**What to work on:** Please list the materials that the 1830 deed says may be used for the trench, as given in the Matteson v. Wilbur excerpt below.

Begin Extract provided

Matteson v. Wilbur

11 R.I. 545 | R.I. | 1877

The complainant and respondents are the owners of mills, situated nearly opposite to each other, on the southerly and northerly sides respectively, of the south branch of the Pawtuxet River, in Coventry.

The respondents not only own land across from the complainant's mill but also above it, on both sides of the stream, and the dam and pond are within the limits of their estate.

Those from whom both parties derive their title were formerly tenants in common of " a certain lot of land and water privilege, on the southerly side of the river," embracing the mill estate now owned by the complainant and land above it, upon which the dam abuts and along which the pond extends beyond. In 1830 a partition was made between the parties by deed, and the present *546 lines were established. To the parties of the second part in that deed, whose title the complainant now holds, were granted the present mill estate of the complainant, "together with a privilege to build and keep in repair a trench not exceeding seven and a half feet wide, including all necessary materials of stone, plank, or timber, from the dividing line to westward into the pond; bounding," c., "with six tenths of the water appertaining to said divided premises." By reason of a previous partition the proportion of water for the southerly side was one third; consequently the six tenths here named would be one fifth of the whole, which the complainant now claims. The trench was built, and from that time forward, until the diversion now complained of, the water from the pond has come through that trench to the complainant's mill.

End Extract provided
Begin Records supplied

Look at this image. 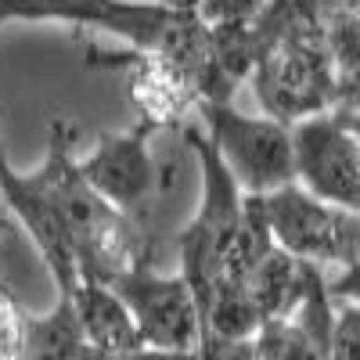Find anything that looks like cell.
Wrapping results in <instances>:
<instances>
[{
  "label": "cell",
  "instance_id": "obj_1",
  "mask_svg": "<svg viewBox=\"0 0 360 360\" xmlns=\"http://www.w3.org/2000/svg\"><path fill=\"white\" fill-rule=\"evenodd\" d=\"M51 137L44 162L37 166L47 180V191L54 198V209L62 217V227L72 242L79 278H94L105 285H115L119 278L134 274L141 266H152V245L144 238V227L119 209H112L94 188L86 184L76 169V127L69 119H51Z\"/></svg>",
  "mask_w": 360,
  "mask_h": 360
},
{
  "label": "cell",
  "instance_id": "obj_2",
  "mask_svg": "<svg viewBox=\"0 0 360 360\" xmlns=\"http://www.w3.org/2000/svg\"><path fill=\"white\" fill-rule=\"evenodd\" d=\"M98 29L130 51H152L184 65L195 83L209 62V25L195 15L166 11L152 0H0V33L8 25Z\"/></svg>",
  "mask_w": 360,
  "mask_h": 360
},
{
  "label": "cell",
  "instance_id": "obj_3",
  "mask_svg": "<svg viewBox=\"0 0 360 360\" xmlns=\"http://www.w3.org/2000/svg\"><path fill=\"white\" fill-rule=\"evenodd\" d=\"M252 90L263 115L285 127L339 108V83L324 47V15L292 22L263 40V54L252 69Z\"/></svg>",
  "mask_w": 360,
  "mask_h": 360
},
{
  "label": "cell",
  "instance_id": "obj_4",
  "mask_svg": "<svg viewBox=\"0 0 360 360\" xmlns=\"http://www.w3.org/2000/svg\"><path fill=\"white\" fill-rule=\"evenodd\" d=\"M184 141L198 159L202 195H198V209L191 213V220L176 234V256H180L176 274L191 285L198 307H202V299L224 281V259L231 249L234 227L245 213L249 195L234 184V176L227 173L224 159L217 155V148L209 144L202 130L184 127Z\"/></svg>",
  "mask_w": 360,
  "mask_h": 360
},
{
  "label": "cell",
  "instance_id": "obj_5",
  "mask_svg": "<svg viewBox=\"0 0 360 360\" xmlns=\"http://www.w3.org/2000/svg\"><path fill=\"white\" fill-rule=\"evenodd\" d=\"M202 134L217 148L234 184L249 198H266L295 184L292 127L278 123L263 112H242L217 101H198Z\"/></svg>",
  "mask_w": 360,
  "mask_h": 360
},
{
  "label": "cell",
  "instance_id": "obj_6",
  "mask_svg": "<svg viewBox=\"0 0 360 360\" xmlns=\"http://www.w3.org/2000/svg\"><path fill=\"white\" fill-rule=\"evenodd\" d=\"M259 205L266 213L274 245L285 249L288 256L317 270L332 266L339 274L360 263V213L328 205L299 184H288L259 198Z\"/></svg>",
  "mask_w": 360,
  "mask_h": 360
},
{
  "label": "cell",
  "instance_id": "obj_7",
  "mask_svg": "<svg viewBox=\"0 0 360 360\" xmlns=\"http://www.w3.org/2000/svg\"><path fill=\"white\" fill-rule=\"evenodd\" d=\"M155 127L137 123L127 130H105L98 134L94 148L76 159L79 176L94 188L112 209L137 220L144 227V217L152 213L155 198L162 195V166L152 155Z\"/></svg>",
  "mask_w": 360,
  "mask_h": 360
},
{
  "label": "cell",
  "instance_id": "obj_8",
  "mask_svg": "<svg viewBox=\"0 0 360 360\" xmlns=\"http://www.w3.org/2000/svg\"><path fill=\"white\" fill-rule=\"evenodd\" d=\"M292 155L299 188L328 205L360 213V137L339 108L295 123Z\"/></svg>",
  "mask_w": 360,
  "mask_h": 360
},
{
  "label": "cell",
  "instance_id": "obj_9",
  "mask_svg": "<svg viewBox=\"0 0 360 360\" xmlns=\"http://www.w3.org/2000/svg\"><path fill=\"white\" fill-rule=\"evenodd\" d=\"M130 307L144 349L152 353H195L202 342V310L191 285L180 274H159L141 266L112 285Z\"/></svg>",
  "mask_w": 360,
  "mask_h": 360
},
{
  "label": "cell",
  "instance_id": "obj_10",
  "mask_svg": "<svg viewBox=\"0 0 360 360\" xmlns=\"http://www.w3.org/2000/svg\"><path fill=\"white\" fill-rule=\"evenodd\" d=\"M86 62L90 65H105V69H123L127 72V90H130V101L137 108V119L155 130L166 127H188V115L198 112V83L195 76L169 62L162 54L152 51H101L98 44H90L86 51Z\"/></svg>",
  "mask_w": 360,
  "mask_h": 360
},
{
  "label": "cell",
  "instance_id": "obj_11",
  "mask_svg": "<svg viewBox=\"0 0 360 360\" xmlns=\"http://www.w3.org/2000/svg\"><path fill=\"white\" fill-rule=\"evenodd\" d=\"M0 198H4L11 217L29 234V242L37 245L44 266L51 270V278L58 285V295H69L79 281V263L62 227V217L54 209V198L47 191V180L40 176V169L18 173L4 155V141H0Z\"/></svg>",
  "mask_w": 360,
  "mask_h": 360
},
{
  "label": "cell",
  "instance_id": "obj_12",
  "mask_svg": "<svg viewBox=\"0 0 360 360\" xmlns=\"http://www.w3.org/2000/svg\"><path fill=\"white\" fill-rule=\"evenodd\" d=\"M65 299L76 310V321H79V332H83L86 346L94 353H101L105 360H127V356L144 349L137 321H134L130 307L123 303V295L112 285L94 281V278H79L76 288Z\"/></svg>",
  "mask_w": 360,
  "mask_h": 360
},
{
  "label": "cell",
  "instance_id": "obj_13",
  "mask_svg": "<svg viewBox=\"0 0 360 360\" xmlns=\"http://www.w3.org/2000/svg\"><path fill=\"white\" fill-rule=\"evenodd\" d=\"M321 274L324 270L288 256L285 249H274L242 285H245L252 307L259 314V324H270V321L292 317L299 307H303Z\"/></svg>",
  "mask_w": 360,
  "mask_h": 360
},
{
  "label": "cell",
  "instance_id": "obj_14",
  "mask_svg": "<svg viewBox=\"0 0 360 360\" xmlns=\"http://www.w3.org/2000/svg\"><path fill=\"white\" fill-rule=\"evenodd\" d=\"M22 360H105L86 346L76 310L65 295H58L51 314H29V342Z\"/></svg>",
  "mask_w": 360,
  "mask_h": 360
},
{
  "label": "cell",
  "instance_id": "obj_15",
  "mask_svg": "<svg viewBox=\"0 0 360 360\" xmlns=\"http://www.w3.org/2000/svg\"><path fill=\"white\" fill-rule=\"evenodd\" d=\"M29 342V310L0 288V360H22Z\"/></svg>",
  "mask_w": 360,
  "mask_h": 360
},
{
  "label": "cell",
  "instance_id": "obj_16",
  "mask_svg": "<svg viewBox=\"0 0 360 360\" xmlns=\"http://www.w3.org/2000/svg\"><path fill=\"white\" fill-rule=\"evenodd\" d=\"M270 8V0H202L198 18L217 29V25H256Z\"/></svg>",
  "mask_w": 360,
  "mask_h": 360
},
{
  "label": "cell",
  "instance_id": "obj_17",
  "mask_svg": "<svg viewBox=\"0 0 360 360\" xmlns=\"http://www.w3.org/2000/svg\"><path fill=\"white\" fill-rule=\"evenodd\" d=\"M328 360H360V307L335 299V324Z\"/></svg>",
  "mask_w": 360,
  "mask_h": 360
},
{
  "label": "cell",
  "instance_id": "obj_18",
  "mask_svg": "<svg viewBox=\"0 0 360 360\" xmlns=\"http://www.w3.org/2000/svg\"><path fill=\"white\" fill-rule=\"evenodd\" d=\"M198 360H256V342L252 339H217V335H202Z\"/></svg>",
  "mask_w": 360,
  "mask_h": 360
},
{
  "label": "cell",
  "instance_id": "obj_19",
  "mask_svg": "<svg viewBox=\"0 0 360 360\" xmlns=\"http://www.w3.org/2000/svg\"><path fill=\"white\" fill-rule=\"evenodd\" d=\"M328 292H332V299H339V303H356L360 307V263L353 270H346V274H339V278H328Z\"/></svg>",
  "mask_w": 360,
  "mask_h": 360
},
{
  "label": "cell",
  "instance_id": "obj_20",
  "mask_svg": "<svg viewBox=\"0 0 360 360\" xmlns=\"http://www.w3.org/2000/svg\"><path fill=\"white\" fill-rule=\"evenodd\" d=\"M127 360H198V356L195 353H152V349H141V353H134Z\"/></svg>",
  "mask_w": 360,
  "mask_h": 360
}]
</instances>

End Records supplied
Begin Records supplied

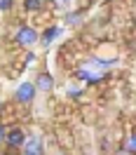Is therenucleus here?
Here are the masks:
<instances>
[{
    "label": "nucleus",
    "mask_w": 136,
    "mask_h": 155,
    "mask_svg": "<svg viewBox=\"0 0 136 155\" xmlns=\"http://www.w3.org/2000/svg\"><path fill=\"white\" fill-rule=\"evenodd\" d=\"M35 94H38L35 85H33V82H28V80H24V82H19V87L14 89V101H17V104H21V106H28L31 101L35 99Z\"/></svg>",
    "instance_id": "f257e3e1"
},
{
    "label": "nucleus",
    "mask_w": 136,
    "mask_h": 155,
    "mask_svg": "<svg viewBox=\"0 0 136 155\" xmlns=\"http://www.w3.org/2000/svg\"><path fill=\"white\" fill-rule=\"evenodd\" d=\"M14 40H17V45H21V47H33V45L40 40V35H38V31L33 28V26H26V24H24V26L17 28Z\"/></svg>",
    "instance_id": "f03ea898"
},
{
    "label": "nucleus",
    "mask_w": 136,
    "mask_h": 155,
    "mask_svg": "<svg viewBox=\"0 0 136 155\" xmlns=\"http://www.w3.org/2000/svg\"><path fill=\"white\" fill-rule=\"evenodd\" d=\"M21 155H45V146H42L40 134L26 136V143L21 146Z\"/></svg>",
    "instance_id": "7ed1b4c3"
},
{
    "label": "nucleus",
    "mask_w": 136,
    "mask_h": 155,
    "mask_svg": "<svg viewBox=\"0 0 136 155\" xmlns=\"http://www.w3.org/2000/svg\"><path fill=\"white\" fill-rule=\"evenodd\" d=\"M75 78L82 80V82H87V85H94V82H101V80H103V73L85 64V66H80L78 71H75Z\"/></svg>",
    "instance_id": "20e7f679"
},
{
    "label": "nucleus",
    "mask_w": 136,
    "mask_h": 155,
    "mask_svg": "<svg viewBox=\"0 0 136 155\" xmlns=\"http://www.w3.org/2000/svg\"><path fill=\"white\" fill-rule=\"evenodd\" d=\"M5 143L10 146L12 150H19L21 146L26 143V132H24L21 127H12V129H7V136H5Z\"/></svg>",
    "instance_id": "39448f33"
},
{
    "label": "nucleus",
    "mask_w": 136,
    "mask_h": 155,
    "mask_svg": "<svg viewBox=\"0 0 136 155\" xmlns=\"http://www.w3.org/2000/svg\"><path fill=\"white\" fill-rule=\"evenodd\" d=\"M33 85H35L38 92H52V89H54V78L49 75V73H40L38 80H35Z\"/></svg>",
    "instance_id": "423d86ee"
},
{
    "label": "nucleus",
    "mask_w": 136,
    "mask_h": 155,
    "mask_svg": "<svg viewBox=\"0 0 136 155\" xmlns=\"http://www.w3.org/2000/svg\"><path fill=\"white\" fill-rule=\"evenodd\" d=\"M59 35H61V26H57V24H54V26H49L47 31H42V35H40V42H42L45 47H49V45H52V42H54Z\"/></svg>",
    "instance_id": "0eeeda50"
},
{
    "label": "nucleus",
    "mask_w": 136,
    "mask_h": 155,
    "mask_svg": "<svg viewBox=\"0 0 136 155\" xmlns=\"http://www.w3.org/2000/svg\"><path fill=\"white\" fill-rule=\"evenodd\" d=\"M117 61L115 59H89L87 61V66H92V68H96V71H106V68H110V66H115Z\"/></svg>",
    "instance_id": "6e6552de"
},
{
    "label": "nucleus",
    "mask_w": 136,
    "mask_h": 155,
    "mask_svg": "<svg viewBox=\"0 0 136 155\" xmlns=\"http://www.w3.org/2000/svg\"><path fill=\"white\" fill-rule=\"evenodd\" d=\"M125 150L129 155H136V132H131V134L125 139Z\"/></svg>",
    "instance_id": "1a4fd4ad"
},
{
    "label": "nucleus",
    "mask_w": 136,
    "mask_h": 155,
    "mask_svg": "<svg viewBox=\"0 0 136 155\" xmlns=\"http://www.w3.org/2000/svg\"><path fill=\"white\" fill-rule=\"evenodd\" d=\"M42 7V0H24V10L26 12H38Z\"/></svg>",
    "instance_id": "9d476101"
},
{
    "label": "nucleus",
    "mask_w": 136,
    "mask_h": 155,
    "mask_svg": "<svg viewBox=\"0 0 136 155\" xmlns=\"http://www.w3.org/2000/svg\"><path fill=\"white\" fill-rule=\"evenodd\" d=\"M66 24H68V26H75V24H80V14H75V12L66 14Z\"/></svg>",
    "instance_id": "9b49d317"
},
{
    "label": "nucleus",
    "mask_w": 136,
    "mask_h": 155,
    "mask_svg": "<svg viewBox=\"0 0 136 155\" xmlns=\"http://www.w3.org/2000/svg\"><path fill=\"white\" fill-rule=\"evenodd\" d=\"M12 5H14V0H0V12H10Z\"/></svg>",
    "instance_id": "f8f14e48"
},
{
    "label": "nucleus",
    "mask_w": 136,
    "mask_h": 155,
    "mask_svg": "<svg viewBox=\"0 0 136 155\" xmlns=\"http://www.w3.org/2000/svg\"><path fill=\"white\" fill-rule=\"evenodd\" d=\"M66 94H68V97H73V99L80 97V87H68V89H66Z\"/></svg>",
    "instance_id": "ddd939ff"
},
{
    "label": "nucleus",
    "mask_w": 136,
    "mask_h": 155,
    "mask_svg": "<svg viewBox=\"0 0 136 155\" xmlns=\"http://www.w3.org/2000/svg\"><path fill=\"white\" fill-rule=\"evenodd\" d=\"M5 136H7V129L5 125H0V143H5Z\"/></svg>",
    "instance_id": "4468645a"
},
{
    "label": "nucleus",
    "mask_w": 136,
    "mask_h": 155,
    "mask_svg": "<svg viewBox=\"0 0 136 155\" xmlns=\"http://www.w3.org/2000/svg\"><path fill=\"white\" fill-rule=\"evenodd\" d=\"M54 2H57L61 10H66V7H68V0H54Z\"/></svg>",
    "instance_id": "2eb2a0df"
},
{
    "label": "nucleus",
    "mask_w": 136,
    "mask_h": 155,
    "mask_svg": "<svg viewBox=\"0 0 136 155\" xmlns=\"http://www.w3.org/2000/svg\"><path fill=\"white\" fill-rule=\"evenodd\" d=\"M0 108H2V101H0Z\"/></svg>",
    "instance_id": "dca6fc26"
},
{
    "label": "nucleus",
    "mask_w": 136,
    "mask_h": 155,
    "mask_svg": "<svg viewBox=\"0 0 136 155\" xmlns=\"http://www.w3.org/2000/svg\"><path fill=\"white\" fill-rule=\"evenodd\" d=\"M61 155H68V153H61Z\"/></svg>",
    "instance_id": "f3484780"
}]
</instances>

End Records supplied
Begin Records supplied

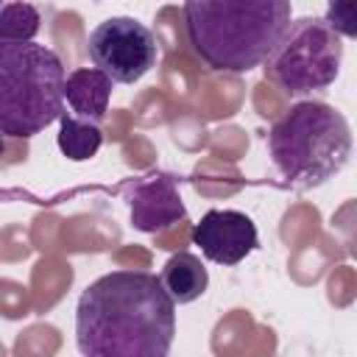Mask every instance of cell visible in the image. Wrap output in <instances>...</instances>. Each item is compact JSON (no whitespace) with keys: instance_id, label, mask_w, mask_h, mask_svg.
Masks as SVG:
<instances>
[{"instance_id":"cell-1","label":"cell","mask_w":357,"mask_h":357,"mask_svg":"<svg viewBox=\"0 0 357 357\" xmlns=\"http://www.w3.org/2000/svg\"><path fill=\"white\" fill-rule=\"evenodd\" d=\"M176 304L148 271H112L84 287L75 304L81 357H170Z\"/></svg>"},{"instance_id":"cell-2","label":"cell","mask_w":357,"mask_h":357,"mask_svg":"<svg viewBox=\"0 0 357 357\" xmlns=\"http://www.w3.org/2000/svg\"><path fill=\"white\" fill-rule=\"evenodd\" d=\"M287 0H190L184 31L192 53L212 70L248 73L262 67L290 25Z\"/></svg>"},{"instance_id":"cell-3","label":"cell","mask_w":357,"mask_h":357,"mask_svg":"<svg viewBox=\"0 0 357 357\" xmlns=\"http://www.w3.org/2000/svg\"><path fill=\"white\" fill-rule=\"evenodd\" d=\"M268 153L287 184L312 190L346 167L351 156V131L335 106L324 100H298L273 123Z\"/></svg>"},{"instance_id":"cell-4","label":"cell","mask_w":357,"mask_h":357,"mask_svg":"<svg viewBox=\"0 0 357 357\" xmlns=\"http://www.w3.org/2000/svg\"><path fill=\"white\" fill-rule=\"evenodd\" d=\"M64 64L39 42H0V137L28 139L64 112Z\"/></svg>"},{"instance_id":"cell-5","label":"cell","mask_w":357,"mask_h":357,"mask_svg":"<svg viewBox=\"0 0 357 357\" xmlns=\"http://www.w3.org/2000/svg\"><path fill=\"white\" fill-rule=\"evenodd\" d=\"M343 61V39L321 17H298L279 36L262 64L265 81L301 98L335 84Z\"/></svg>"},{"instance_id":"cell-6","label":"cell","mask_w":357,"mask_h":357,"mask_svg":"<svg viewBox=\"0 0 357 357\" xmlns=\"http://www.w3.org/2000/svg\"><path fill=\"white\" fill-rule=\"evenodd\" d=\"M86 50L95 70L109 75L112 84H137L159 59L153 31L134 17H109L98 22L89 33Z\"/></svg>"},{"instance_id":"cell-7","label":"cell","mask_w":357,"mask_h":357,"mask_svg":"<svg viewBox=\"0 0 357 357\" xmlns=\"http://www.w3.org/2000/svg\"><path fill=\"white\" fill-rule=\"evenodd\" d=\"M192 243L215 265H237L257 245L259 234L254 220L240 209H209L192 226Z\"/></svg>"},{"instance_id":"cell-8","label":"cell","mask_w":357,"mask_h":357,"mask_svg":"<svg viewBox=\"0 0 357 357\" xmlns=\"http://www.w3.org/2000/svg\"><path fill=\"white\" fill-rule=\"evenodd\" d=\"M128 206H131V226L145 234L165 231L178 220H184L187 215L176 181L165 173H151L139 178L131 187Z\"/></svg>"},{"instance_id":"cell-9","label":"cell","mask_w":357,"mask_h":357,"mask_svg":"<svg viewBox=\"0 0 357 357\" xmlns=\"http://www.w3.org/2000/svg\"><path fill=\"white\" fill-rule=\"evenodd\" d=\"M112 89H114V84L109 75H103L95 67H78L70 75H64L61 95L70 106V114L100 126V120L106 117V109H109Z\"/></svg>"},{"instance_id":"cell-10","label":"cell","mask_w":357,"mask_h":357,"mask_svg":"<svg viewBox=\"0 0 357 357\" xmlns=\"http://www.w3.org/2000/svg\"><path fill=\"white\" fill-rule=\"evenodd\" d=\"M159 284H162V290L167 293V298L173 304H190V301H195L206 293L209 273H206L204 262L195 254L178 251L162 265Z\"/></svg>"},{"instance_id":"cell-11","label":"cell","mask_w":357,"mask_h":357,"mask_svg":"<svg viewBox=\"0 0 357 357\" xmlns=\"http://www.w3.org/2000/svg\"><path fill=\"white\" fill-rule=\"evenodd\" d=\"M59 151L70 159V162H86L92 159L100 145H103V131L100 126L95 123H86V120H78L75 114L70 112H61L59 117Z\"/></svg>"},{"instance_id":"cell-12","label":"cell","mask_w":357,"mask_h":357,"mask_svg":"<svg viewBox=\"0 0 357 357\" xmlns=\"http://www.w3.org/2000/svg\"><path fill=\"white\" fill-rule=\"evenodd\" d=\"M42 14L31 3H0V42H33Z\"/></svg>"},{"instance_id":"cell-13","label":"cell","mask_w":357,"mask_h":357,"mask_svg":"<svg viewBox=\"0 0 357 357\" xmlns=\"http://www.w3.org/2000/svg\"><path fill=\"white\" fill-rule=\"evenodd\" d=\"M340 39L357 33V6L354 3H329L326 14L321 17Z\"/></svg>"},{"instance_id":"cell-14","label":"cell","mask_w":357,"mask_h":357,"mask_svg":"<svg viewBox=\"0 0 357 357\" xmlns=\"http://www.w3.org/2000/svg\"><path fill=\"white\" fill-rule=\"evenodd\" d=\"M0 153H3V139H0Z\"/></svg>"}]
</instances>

End Records supplied

**Task response:** Stone, plank, timber